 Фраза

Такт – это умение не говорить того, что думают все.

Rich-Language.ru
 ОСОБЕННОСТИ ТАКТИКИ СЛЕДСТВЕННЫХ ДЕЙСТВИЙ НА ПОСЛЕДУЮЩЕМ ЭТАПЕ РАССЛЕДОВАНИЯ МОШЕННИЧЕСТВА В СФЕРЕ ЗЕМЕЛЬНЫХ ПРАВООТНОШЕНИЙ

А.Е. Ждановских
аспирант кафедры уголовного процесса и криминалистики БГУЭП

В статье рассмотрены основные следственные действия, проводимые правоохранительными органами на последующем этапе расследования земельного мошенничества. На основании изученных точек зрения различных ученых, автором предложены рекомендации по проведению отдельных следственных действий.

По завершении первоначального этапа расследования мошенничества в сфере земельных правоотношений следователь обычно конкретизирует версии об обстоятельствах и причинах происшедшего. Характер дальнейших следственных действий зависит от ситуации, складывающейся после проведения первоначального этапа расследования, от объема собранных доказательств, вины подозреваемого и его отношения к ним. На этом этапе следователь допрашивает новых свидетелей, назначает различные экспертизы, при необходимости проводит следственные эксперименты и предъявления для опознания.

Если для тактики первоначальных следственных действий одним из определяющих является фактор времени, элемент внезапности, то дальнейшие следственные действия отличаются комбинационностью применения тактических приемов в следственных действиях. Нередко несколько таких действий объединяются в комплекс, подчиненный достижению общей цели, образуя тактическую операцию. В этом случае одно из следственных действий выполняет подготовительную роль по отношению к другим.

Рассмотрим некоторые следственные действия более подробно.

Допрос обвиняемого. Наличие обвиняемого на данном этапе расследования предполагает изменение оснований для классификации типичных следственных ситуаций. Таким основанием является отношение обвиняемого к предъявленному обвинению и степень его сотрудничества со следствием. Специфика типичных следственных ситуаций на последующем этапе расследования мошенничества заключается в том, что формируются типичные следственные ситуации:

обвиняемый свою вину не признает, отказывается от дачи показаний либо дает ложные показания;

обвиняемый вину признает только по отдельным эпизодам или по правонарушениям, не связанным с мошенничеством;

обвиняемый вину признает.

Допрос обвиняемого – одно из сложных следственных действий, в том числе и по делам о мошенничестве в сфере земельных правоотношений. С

* * *

REQUIRED ACTION =
Write the entries above out again, unchanged and complete.

YOUR SOLUTION =
 Фраза

Такт – это умение не говорить того, что думают все.

Rich-Language.ru
 ОСОБЕННОСТИ ТАКТИКИ СЛЕДСТВЕННЫХ ДЕЙСТВИЙ НА ПОСЛЕДУЮЩЕМ ЭТАПЕ РАССЛЕДОВАНИЯ МОШЕННИЧЕСТВА В СФЕРЕ ЗЕМЕЛЬНЫХ ПРАВООТНОШЕНИЙ

А.Е. Ждановских
аспирант кафедры уголовного процесса и криминалистики БГУЭП

В статье рассмотрены основные следственные действия, проводимые правоохранительными органами на последующем этапе расследования земельного мошенничества. На основании изученных точек зрения различных ученых, автором предложены рекомендации по проведению отдельных следственных действий.

По завершении первоначального этапа расследования мошенничества в сфере земельных правоотношений следователь обычно конкретизирует версии об обстоятельствах и причинах происшедшего. Характер дальнейших следственных действий зависит от ситуации, складывающейся после проведения первоначального этапа расследования, от объема собранных доказательств, вины подозреваемого и его отношения к ним. На этом этапе следователь допрашивает новых свидетелей, назначает различные экспертизы, при необходимости проводит следственные эксперименты и предъявления для опознания.

Если для тактики первоначальных следственных действий одним из определяющих является фактор времени, элемент внезапности, то дальнейшие следственные действия отличаются комбинационностью применения тактических приемов в следственных действиях. Нередко несколько таких действий объединяются в комплекс, подчиненный достижению общей цели, образуя тактическую операцию. В этом случае одно из следственных действий выполняет подготовительную роль по отношению к другим.

Рассмотрим некоторые следственные действия более подробно.

Допрос обвиняемого. Наличие обвиняемого на данном этапе расследования предполагает изменение оснований для классификации типичных следственных ситуаций. Таким основанием является отношение обвиняемого к предъявленному обвинению и степень его сотрудничества со следствием. Специфика типичных следственных ситуаций на последующем этапе расследования мошенничества заключается в том, что формируются типичные следственные ситуации:

обвиняемый свою вину не признает, отказывается от дачи показаний либо дает ложные показания;

обвиняемый вину признает только по отдельным эпизодам или по правонарушениям, не связанным с мошенничеством;

обвиняемый вину признает.

Допрос обвиняемого – одно из сложных следственных действий, в том числе и по делам о мошенничестве в сфере земельных правоотношений. С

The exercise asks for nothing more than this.